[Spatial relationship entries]
───
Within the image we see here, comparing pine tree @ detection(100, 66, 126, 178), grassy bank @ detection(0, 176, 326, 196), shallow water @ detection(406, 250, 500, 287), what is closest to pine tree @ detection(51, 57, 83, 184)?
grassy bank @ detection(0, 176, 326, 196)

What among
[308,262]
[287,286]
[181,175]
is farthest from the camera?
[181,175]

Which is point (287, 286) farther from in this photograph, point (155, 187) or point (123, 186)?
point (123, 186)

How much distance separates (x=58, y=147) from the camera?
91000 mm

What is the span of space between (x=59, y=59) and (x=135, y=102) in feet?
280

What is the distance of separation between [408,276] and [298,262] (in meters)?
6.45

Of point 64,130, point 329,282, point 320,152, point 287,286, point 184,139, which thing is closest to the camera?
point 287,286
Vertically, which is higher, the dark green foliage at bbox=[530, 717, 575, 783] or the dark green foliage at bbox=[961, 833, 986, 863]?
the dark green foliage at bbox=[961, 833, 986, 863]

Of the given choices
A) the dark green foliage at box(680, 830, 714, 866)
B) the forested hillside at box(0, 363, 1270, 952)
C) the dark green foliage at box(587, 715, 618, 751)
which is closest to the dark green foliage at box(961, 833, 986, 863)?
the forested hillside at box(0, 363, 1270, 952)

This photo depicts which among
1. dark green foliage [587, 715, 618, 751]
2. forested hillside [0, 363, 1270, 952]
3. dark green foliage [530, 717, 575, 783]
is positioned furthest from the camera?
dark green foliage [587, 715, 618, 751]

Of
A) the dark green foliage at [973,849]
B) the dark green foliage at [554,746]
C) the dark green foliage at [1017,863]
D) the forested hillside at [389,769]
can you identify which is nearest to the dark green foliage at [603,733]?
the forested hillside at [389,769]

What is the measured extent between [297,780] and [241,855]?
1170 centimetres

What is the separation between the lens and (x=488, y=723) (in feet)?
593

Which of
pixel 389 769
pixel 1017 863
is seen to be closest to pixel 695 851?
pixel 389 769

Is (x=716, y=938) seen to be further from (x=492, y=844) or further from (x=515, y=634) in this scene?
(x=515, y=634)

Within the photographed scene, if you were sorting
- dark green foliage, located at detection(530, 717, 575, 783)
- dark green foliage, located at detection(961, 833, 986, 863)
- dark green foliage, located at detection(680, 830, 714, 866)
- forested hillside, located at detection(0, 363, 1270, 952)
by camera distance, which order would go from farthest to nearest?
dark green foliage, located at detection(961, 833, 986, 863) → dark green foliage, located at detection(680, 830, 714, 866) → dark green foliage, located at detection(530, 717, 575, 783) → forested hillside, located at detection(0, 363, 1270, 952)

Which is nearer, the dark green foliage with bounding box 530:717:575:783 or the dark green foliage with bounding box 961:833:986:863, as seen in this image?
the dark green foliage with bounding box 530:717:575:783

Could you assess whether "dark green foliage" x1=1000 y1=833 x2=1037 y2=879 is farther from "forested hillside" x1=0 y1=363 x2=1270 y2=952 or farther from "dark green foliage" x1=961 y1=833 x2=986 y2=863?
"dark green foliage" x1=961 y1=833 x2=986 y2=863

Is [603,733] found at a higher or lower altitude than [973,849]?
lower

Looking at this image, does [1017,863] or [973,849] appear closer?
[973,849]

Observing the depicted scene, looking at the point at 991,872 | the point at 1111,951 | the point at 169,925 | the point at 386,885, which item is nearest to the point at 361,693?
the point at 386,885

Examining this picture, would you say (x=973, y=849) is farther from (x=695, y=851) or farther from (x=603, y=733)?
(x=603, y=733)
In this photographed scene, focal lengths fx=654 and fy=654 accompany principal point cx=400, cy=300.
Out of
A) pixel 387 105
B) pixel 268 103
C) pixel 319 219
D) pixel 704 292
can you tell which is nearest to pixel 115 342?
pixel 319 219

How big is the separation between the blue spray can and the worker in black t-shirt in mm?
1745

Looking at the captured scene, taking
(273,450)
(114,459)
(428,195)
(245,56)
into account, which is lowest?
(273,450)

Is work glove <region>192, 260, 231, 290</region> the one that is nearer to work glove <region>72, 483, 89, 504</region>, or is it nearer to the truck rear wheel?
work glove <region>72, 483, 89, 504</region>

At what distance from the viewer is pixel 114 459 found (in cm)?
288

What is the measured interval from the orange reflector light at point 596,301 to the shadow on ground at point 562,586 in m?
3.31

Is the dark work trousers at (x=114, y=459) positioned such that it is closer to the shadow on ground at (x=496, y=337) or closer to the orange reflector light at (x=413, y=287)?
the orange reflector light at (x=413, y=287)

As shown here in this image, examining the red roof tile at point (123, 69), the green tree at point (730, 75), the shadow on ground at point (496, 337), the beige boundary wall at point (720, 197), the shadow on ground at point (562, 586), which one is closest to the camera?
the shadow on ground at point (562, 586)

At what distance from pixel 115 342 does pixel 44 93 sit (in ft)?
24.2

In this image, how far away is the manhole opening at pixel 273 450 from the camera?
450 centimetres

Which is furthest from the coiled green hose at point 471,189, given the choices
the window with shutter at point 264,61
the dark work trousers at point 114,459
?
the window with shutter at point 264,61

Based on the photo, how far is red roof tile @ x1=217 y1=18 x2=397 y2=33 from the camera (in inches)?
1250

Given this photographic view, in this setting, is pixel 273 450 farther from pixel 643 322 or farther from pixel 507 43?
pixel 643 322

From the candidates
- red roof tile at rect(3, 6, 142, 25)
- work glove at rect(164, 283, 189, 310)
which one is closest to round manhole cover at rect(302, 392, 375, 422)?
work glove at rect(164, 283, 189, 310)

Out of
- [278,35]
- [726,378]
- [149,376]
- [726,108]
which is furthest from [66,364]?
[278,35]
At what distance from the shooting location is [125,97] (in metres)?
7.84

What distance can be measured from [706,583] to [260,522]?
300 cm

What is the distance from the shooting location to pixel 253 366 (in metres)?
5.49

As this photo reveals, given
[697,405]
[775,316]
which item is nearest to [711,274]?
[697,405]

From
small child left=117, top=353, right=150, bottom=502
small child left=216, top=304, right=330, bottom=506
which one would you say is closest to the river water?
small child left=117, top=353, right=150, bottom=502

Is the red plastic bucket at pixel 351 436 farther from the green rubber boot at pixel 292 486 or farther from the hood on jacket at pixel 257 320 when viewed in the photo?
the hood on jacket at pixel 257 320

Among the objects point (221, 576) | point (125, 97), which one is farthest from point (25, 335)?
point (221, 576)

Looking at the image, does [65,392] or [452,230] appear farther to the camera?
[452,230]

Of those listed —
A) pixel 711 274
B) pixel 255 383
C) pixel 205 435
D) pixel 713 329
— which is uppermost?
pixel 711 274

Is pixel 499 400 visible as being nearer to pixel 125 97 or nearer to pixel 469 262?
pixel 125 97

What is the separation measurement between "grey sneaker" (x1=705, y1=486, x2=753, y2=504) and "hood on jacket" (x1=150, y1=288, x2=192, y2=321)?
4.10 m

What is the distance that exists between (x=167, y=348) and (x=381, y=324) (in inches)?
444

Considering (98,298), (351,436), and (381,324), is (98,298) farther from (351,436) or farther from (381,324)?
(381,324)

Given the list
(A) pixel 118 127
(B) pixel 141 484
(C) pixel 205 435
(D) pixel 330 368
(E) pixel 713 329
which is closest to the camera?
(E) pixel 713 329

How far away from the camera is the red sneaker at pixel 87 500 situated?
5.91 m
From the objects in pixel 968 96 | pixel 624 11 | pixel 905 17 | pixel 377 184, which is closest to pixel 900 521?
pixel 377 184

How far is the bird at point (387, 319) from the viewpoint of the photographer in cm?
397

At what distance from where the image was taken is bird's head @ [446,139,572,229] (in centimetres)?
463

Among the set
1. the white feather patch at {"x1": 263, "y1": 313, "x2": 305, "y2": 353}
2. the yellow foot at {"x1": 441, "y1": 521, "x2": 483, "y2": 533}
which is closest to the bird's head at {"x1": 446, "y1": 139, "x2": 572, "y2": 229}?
───
→ **What needs to be done**:
Can you retype the entries starting at the line containing "At what distance from where" and ending at the last line of the entries?

→ **Finished exercise**:
At what distance from where the image was taken is bird's head @ [446,139,572,229] (in centimetres)?
463

Among the set
1. the white feather patch at {"x1": 263, "y1": 313, "x2": 305, "y2": 353}
2. the yellow foot at {"x1": 441, "y1": 521, "x2": 483, "y2": 533}
which is closest to the bird's head at {"x1": 446, "y1": 139, "x2": 572, "y2": 229}?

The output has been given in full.